__Work to be completed__
Which lines run from the one containing "Callaway Fusion FT Fairway Wood" through the end of the material? Reproduce them exactly.

__Information provided__
= = = =

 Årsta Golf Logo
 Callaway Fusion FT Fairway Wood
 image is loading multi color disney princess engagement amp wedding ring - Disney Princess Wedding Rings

= = = =

__The completed task__
 Callaway Fusion FT Fairway Wood
 image is loading multi color disney princess engagement amp wedding ring - Disney Princess Wedding Rings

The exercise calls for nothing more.